La sesta edizione torinese di Seeyousound, l’unico festival in Italia dedicato al cinema a tematica musicale, si è conclusa troppo presto. Ma non abbastanza da impedirci di accedere a un documentario che ci ha fatto alzare la testa dalle macroaree abitudinarie che settano i trend della musica del futuro prossimo per espandere i nostri orizzonti conoscitivi verso quei terreni che tendiamo a vedere con una sorta di distanza da osservatori partecipanti. Si chiama Taxi Waves: una mini-serie – distribuita su TIM VISION – divisa in tre mediometraggi documentaristici, ognuno incentrato su una diversa zona e quindi un diverso flusso culturale del continente africano. Questa divisione netta, che all’inizio sembra una scelta puramente didascalica, diventa poi la chiave che permette a un occhio occidentale di comprendere la rosa di varietà di fronte a cui ci si trova quando si parla di cultura africana, i diversi rapporti che questo continente-contenitore culturale può intrattenere con i mezzi di comunicazione e con la cultura globalizzata e le conseguenze e le direzioni di questa potenzialmente fruttuosa commistione.

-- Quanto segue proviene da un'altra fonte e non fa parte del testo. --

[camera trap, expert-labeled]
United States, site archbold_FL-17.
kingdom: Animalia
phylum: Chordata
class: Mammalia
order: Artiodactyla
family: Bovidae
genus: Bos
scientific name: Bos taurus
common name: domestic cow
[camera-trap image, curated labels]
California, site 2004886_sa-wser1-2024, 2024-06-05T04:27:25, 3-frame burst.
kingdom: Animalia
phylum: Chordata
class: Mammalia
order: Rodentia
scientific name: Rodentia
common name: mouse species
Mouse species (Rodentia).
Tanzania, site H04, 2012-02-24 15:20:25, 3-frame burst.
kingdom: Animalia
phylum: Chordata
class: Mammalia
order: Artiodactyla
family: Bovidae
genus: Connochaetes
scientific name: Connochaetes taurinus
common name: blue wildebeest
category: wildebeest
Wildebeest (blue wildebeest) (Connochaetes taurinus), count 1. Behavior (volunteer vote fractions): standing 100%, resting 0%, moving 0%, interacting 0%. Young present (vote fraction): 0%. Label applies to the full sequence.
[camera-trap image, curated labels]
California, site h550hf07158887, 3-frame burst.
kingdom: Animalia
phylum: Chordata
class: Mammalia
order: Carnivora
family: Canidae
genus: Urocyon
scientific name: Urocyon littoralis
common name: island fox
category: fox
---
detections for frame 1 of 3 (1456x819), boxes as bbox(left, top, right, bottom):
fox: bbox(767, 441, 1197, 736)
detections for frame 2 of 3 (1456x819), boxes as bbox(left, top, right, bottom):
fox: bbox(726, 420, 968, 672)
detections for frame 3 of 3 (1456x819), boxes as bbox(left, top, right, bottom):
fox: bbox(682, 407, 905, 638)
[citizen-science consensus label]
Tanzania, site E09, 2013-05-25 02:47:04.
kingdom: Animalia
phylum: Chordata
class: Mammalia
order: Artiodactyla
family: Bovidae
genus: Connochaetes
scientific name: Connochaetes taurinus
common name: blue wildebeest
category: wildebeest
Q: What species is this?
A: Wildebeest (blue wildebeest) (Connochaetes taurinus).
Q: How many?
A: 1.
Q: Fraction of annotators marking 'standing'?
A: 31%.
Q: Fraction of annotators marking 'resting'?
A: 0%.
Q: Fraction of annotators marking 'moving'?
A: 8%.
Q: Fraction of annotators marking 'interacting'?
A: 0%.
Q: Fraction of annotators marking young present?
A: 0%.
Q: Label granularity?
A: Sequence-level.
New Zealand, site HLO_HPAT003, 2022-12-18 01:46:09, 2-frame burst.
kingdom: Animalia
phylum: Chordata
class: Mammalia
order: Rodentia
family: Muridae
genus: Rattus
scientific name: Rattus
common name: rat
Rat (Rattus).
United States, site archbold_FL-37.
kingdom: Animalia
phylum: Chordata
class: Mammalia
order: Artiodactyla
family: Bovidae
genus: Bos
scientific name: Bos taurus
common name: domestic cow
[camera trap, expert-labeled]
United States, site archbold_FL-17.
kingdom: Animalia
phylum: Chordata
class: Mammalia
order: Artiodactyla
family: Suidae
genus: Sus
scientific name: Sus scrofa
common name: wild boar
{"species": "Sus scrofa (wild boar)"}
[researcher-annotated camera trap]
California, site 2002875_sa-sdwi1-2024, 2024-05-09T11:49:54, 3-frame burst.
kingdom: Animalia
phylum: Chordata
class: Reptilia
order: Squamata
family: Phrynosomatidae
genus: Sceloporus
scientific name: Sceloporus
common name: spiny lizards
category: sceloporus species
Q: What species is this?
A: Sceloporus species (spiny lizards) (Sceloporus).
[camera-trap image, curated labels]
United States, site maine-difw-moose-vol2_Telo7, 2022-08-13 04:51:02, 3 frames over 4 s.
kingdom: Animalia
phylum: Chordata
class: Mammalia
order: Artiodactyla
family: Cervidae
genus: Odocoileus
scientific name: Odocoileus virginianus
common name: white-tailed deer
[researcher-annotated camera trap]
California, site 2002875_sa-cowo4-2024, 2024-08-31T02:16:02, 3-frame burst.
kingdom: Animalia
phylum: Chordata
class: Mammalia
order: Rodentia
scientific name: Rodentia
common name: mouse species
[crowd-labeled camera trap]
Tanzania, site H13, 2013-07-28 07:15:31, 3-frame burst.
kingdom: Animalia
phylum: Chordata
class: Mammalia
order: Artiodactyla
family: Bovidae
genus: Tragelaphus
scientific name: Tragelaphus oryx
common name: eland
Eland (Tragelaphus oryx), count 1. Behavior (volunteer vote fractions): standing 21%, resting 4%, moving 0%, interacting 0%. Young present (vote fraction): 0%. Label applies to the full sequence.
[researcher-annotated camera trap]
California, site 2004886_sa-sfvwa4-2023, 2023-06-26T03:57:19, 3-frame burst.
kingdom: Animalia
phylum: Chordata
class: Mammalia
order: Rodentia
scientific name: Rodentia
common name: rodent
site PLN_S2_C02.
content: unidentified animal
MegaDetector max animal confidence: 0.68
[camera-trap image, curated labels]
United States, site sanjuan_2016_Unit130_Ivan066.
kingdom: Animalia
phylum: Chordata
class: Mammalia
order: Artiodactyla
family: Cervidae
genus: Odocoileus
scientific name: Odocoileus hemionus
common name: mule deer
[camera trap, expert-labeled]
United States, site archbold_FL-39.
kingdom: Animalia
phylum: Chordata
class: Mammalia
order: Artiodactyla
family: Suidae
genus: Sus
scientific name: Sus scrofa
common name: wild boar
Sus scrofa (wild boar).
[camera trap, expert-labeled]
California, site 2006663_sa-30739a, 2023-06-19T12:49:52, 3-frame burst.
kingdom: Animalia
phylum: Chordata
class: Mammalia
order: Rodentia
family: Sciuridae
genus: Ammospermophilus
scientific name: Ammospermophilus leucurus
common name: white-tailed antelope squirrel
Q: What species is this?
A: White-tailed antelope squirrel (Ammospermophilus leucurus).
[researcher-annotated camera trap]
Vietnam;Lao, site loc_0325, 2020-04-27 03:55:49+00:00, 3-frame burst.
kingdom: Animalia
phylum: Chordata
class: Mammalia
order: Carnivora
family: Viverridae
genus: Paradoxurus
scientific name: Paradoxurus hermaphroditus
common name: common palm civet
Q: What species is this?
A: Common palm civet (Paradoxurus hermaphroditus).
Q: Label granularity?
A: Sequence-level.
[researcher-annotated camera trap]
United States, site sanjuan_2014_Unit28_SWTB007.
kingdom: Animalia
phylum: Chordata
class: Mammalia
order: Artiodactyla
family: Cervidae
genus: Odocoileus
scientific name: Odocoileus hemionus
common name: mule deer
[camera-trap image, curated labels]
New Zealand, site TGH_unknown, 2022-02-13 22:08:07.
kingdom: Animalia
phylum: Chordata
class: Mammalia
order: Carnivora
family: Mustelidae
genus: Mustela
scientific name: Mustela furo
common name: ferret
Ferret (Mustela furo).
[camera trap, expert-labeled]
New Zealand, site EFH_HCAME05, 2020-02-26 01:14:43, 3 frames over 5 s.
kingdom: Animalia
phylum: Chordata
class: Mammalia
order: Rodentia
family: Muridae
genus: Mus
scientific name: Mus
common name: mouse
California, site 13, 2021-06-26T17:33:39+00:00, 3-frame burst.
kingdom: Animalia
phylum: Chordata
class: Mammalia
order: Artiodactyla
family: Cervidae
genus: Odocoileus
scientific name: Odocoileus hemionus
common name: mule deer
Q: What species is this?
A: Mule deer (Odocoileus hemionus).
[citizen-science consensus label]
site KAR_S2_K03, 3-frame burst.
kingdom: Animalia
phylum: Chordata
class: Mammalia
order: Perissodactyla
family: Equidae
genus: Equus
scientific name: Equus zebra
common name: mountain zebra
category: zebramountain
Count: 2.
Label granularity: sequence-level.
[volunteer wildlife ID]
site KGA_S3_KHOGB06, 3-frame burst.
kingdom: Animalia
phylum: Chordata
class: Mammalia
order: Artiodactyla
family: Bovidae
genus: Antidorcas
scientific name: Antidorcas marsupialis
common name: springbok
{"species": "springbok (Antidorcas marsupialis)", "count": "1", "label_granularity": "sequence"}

E quindi abbiamo la Nigeria, con la scena di Làgos in piena ascesa e il suo afrobeat denso di influenze estere facili da raggiungere, cogliere e remixare per creare una commistione suggestiva ed efficace dal retrogusto hip-hop, affiancato da un aspetto comunicativo ed estetico curato dettagliatamente che strizza più di un occhio all’occidentalizzazione. Segue l’Etiopia, dove la direzione imbocca una strada più afrohouse, e ad Addis Abeba producer come Rophnan creano commistioni fra ritmi pseudo-tribali e house anni ’00 con risultati apparentemente anacronistici ma di un sorprendente eclettismo sonoro. Qui il contatto con la cultura globalizzata risulta meno immediato rispetto alla scena di Làgos, ma comunque efficace per un ipotetico lancio sul mercato internazionale.

Diversa la situazione in Mozambico, il Paese a cui è dedicata la terza parte della serie: le correnti musicali fioriscono e le menti si muovono, ma in una struttura esclusivamente iper low-budget e poco connessa con l’esterno. Gli artisti faticano a proporsi, sia a livello musicale che personale, e la scarsa percezione della cultura globalizzata rende difficile il rapporto ormai fondamentale coi social network e le tendenze di questi per individuare la propria nicchia nell’ambito commerciale. Il pericolo è spesso quello di emulare determinati aspetti musicali invece che prenderli come punti di riferimento da rielaborare su cui costruire la propria identità artistica.

Questo il complesso e variegato quadro culturale contemporaneo restituito grazie al lavoro fondamentale di Crudo Volta: l’unica associazione romana che si occupa della cultura afro in Italia, con all’attivo un’etichetta dedicata a sonorità gqom e Phyton Syndicate. Questi tre stralci sono solo la punta dell’iceberg del loro lavoro documentaristico nel format dei taxi, dopo altri lavori passati più in sordina come Woza Taxi e Yenkyi Taxi, che proponevano delle analisi della scena musicale ghanese: rappresentazioni di mondi emergenti da tenere d’occhio per sviluppare uno sguardo consapevole verso le tendenze di quella che sarà la musica del futuro prossimo.